- [WHAT NEEDS TO BE DONE] Copy the data below word for word, starting at its first line and stopping after the line that contains "crumpled hood [456, 326, 502, 344]".

************

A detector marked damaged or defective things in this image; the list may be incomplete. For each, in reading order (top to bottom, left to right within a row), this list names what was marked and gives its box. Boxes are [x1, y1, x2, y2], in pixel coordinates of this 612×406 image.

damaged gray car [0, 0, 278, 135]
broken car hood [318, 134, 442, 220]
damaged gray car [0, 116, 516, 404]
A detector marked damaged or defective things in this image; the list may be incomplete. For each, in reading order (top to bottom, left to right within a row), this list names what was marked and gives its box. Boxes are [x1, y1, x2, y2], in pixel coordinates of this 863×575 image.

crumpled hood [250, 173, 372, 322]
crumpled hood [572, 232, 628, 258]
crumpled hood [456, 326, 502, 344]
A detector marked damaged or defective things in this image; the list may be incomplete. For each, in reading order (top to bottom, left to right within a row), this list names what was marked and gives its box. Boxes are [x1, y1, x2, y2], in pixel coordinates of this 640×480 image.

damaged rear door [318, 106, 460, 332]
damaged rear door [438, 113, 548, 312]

************

- [COMPLETE RESPONSE]
A detector marked damaged or defective things in this image; the list may be incomplete. For each, in reading order (top to bottom, left to right within a row), this list names what was marked and gives its box. Boxes are [x1, y1, x2, y2], in pixel coordinates of this 612×406 image.

damaged gray car [0, 0, 278, 135]
broken car hood [318, 134, 442, 220]
damaged gray car [0, 116, 516, 404]
A detector marked damaged or defective things in this image; the list may be incomplete. For each, in reading order (top to bottom, left to right within a row), this list names what was marked and gives its box. Boxes are [x1, y1, x2, y2], in pixel coordinates of this 863×575 image.

crumpled hood [250, 173, 372, 322]
crumpled hood [572, 232, 628, 258]
crumpled hood [456, 326, 502, 344]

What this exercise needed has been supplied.